Local... in another place

This weekend we took off to West Virginia for a family memorial service. The family plot is in the middle of nowhere, and we've made a habit of staying a couple hours away at an adorable B&B. The town itself, Sutton, WV, hosts a small community - around 1,000 people. It's nestled against a river between Charleston and Morgantown. Tim and Melody Urbanic started Cafe Cimino in 1999, an upscale restaurant in the middle of the town's main street. They moved the restaurant and started a B&B, and that's how we found this GEM. We needed a place to stay, and just got extremely lucky to find a comfortable B&B featuring fantastic local foods. Once you're checked in, you can read about their "trans fat" free establishment and their passion for serving fresh, local foods.

The whole operation is in a beautiful  100+ year old home, with a carriage house (where we stayed) and a separate building hosting a wine/cigar bar.

The Carriage House (hosts 4 rooms, I believe)

The Wine/Cigar Bar - named Cimino's Little Dishes

We ate our dinner at Little Dishes both nights - we love the casual, relaxed atmosphere. We also loved the bartender Jill who waited on us the first night, and her husband Aaron who, while he doesn't usually work there, was pitching in on our second night. A great couple! (That's Jay in the picture - trying to pretend he wasn't having his picture taken!)

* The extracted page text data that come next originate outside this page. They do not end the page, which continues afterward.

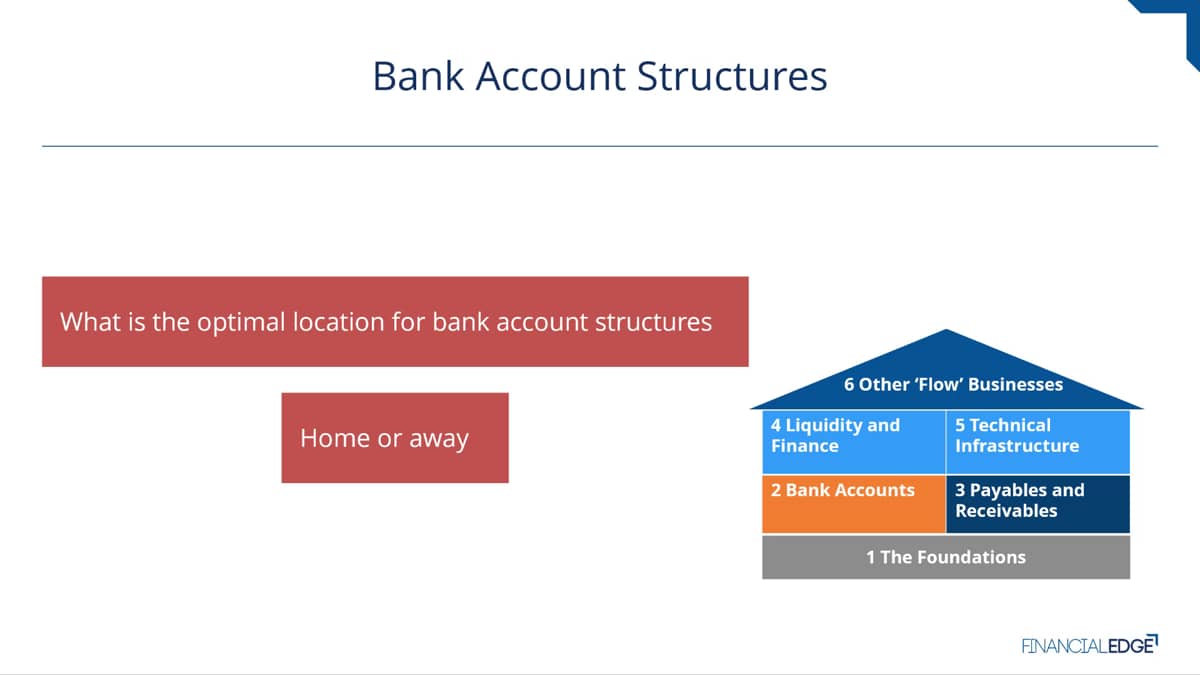 Bank Account Structures

What is the optimal location for bank account structures

Home or away

6 Other 'Flow' Businesses

4 Liquidity and Finance

5 Technical Infrastructure

2 Bank Accounts

3 Payables and Receivables

1 The Foundations

FINANCIALEDGE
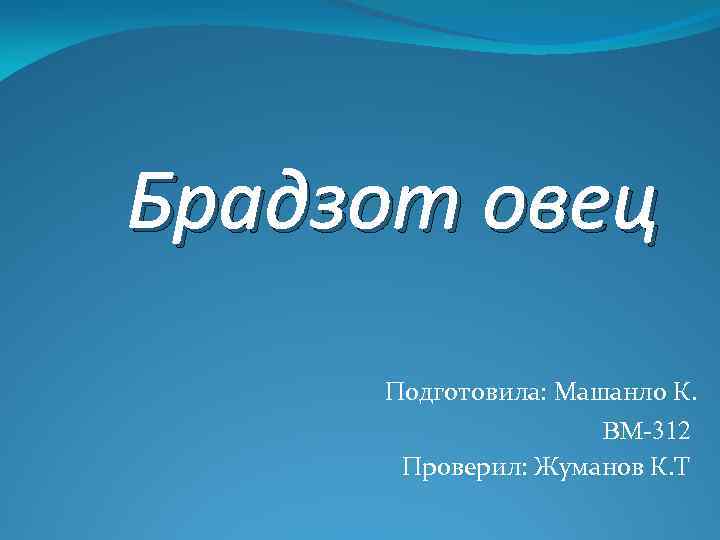 Брадзот овец

Подготовила: Машанло К.
ВМ-312
Проверил: Жуманов К.Т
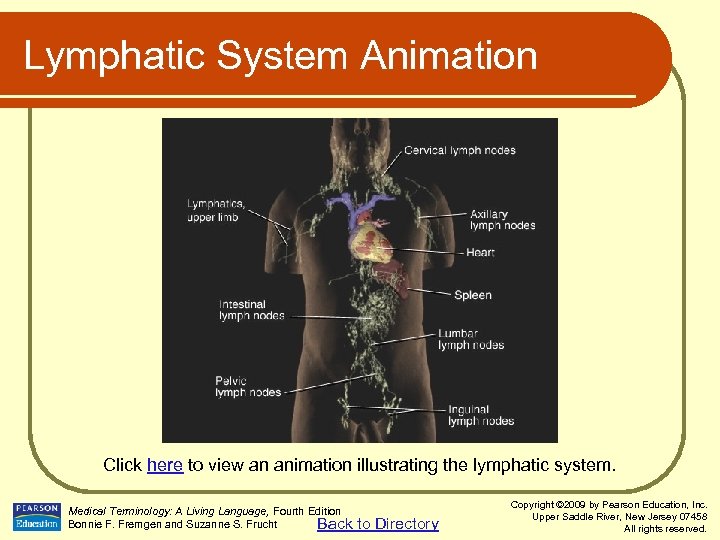 Lymphatic System Animation

Cervical lymph nodes

Lymphatics, upper limb

Axillary lymph nodes

Heart

Spleen

Intestinal lymph nodes

Lumbar lymph nodes

Pelvic lymph nodes

Inguinal lymph nodes

Click here to view an animation illustrating the lymphatic system.

PEARSON Education

Medical Terminology: A Living Language, Fourth Edition
Bonnie F. Fremgen and Suzanne S. Frucht

Back to Directory

Copyright ©2009 by Pearson Education, Inc.
Upper Saddle River, New Jersey 07458
All rights reserved.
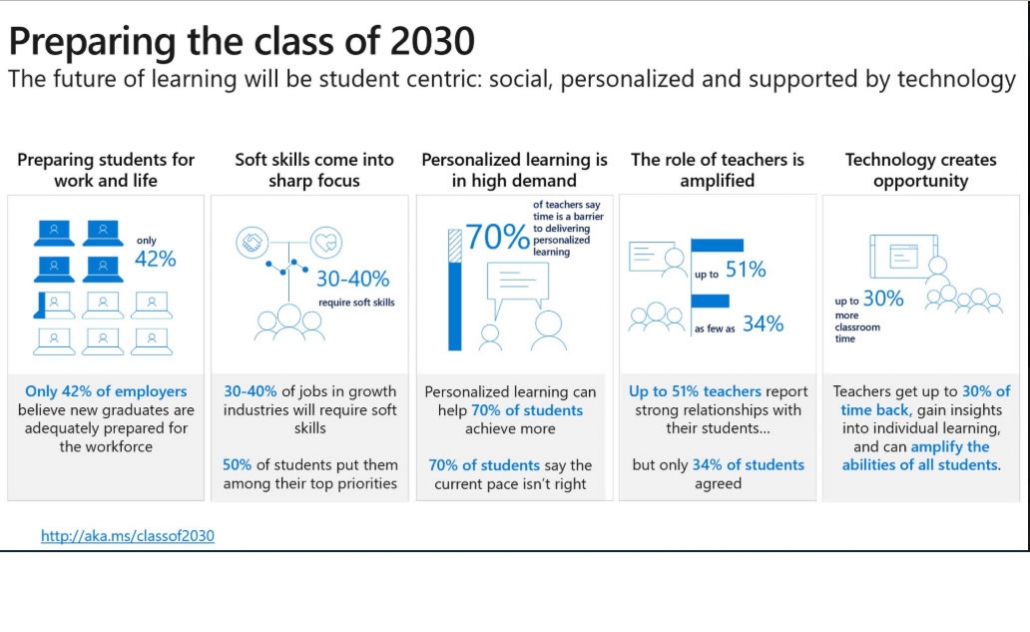 Preparing the class of 2030

The future of learning will be student centric: social, personalized and supported by technology

Preparing students for work and life

only 42%

Only 42% of employers believe new graduates are adequately prepared for the workforce

Soft skills come into sharp focus

30-40% require soft skills

30-40% of jobs in growth industries will require soft skills

50% of students put them among their top priorities

Personalized learning is in high demand

70% of teachers say time is a barrier to delivering personalized learning

Personalized learning can help 70% of students achieve more

70% of students say the current pace isn't right

The role of teachers is amplified

up to 51%

as few as 34%

Up to 51% teachers report strong relationships with their students...

but only 34% of students agreed

Technology creates opportunity

up to 30% more classroom time

Teachers get up to 30% of time back, gain insights into individual learning, and can amplify the abilities of all students.

http://aka.ms/classof2030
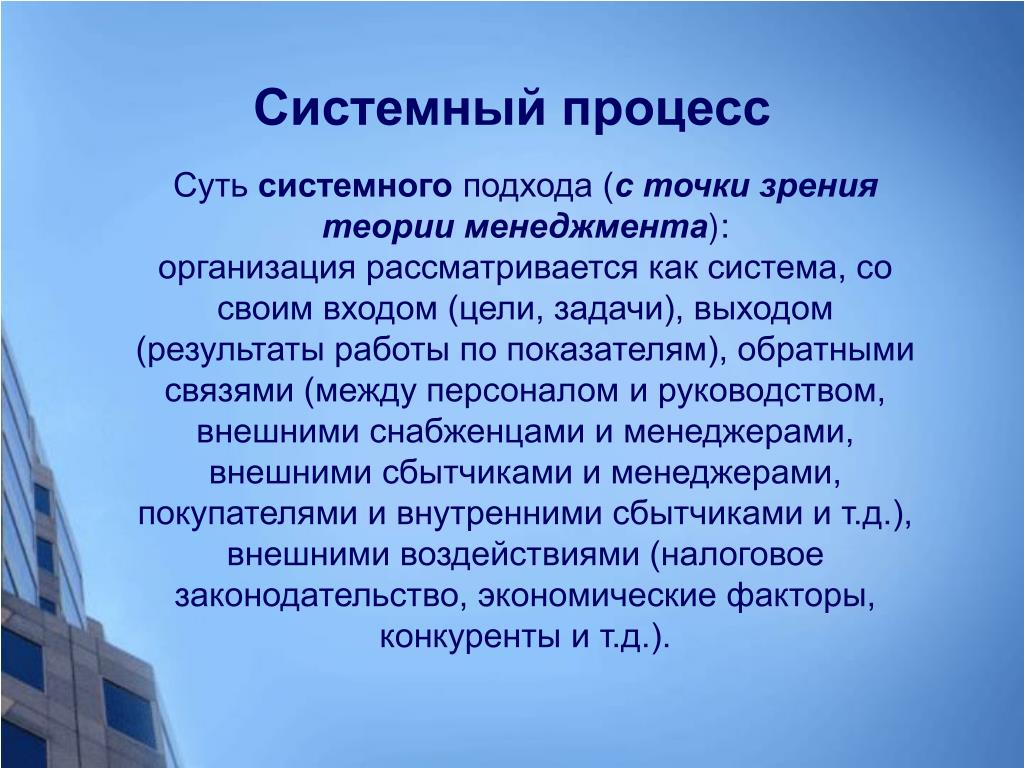 Системный процесс

Суть системного подхода (с точки зрения теории менеджмента):
организация рассматривается как система, со своим входом (цели, задачи), выходом (результаты работы по показателям), обратными связями (между персоналом и руководством, внешними снабженцами и менеджерами, внешними сбытчиками и менеджерами, покупателями и внутренними сбытчиками и т.д.), внешними воздействиями (налоговое законодательство, экономические факторы, конкуренты и т.д.).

The walk from our room to the Little Dishes was short, but so cute. We pass the river and a firepit. (And since it was chilly both nights, it was very much appreciated!)


Even though both of our dinners were spectacular, the food highlight was breakfast. The 3-course breakfast was out of this world both days! Our second breakfast started with a fruit plate:

Followed by cranberry and golden raisin scones and blueberry muffins:

And finished with veggie and feta frittata with pepper bacon, crispy polenta and fresh mozzarella with a tomato balsamic dressing:

It's an adorable little town, and we'll most definitely be back!